Among the records below, find each line containing the word "August" and copy it.

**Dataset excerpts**
--

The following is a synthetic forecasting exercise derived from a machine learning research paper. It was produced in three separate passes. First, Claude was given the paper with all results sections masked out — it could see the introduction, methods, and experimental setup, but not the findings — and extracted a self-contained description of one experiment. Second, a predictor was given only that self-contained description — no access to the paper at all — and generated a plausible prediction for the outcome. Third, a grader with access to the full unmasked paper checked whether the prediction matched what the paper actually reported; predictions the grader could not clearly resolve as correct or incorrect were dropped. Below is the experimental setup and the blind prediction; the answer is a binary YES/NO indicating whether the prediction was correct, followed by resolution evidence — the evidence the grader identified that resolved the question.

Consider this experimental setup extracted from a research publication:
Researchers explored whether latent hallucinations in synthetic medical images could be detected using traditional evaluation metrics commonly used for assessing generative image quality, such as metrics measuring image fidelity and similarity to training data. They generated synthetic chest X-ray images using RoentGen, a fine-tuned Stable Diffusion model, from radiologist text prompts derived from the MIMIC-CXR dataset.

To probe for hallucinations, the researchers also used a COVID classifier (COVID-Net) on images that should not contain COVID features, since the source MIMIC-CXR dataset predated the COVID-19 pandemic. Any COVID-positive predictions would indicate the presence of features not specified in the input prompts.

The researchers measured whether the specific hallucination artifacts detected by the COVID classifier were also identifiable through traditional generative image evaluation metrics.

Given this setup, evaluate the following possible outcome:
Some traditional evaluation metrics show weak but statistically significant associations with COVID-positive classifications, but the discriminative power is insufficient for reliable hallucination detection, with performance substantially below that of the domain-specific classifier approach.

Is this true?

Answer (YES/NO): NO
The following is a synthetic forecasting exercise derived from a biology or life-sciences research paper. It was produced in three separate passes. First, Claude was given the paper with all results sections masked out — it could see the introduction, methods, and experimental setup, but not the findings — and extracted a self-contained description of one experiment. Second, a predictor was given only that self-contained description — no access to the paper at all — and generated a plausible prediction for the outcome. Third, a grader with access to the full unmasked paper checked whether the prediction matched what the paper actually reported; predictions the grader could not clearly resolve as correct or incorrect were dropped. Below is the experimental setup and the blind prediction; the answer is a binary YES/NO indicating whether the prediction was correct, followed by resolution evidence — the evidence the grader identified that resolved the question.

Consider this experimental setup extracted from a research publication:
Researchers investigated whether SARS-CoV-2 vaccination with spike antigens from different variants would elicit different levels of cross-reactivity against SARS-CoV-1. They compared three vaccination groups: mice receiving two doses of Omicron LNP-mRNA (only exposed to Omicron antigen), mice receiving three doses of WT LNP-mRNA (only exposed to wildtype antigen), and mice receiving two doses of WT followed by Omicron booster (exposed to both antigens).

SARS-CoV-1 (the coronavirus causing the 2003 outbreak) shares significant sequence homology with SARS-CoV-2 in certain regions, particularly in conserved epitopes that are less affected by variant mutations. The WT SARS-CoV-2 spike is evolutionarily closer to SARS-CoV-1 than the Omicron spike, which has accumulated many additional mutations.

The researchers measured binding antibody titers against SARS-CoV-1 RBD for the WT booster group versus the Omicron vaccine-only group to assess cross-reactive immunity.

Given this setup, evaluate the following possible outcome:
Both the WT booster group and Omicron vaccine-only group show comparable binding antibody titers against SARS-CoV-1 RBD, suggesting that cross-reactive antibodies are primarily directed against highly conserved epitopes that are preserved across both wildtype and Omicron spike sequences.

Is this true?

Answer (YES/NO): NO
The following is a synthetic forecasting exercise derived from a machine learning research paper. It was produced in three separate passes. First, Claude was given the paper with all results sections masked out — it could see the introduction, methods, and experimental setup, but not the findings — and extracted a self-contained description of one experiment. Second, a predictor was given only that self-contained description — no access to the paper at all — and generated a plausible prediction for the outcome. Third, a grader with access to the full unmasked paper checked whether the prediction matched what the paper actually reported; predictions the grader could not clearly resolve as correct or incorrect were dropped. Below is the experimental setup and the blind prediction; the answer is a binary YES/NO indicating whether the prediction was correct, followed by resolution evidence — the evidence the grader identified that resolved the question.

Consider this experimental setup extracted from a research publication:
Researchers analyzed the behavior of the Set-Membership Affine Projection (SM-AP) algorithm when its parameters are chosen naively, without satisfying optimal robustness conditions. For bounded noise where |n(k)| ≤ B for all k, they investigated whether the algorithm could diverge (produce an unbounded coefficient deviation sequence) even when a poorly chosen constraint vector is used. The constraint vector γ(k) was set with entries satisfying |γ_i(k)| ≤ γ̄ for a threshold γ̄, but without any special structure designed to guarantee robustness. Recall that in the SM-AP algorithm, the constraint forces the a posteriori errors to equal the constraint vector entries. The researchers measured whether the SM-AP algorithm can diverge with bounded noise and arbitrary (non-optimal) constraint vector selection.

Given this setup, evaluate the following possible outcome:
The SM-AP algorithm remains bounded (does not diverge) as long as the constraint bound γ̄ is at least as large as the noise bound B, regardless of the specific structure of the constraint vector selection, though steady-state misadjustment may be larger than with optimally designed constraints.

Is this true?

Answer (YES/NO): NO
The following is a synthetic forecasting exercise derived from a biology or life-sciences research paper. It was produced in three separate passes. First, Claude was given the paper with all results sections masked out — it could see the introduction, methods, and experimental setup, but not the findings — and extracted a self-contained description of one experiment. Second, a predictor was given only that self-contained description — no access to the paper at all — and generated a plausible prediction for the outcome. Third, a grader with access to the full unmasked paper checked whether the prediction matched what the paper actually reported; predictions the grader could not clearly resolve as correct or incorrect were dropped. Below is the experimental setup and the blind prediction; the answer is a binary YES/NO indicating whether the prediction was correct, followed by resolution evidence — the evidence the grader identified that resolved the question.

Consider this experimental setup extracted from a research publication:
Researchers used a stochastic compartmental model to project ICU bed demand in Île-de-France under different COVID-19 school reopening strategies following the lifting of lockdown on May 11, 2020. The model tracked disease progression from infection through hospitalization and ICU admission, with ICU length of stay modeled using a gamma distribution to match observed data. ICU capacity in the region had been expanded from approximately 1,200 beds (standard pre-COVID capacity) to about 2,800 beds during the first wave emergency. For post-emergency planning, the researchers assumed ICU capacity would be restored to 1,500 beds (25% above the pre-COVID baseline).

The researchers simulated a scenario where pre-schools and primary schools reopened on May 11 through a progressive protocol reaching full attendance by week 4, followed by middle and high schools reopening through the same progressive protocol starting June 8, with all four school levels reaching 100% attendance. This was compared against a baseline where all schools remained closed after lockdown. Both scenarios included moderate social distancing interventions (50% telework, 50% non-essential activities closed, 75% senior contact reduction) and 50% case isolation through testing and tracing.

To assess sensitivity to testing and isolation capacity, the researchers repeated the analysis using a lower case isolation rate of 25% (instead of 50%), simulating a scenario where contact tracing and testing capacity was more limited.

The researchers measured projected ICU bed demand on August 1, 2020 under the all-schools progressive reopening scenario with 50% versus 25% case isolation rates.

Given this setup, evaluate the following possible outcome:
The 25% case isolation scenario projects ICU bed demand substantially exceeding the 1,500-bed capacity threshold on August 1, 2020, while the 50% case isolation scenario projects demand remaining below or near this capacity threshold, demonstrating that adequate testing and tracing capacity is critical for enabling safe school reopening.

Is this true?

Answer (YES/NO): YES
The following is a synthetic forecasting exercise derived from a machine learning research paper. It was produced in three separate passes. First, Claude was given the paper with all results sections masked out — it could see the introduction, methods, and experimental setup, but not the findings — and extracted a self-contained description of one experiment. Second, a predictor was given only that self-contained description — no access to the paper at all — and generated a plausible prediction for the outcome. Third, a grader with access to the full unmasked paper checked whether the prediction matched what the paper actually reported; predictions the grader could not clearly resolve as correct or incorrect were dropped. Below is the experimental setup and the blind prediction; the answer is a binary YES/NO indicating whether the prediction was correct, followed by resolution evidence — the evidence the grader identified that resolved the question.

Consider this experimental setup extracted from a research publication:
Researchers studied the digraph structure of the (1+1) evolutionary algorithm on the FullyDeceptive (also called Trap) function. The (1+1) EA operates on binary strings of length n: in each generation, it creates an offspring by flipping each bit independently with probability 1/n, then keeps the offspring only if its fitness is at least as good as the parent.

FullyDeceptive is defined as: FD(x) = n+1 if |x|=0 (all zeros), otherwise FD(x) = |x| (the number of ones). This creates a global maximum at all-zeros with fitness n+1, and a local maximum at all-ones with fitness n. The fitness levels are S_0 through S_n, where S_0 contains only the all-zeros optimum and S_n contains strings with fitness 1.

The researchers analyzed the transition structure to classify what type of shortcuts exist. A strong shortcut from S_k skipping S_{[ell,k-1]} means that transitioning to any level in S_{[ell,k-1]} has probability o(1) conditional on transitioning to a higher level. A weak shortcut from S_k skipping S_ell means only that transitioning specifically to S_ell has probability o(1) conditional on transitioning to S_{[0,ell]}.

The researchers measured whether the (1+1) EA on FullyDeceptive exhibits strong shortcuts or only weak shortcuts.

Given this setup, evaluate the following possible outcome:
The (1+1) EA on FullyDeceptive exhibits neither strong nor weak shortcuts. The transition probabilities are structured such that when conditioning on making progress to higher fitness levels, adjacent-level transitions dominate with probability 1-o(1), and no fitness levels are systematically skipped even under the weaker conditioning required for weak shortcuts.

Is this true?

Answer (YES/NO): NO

--

**Exercise solution**
The researchers measured projected ICU bed demand on August 1, 2020 under the all-schools progressive reopening scenario with 50% versus 25% case isolation rates.
The 25% case isolation scenario projects ICU bed demand substantially exceeding the 1,500-bed capacity threshold on August 1, 2020, while the 50% case isolation scenario projects demand remaining below or near this capacity threshold, demonstrating that adequate testing and tracing capacity is critical for enabling safe school reopening.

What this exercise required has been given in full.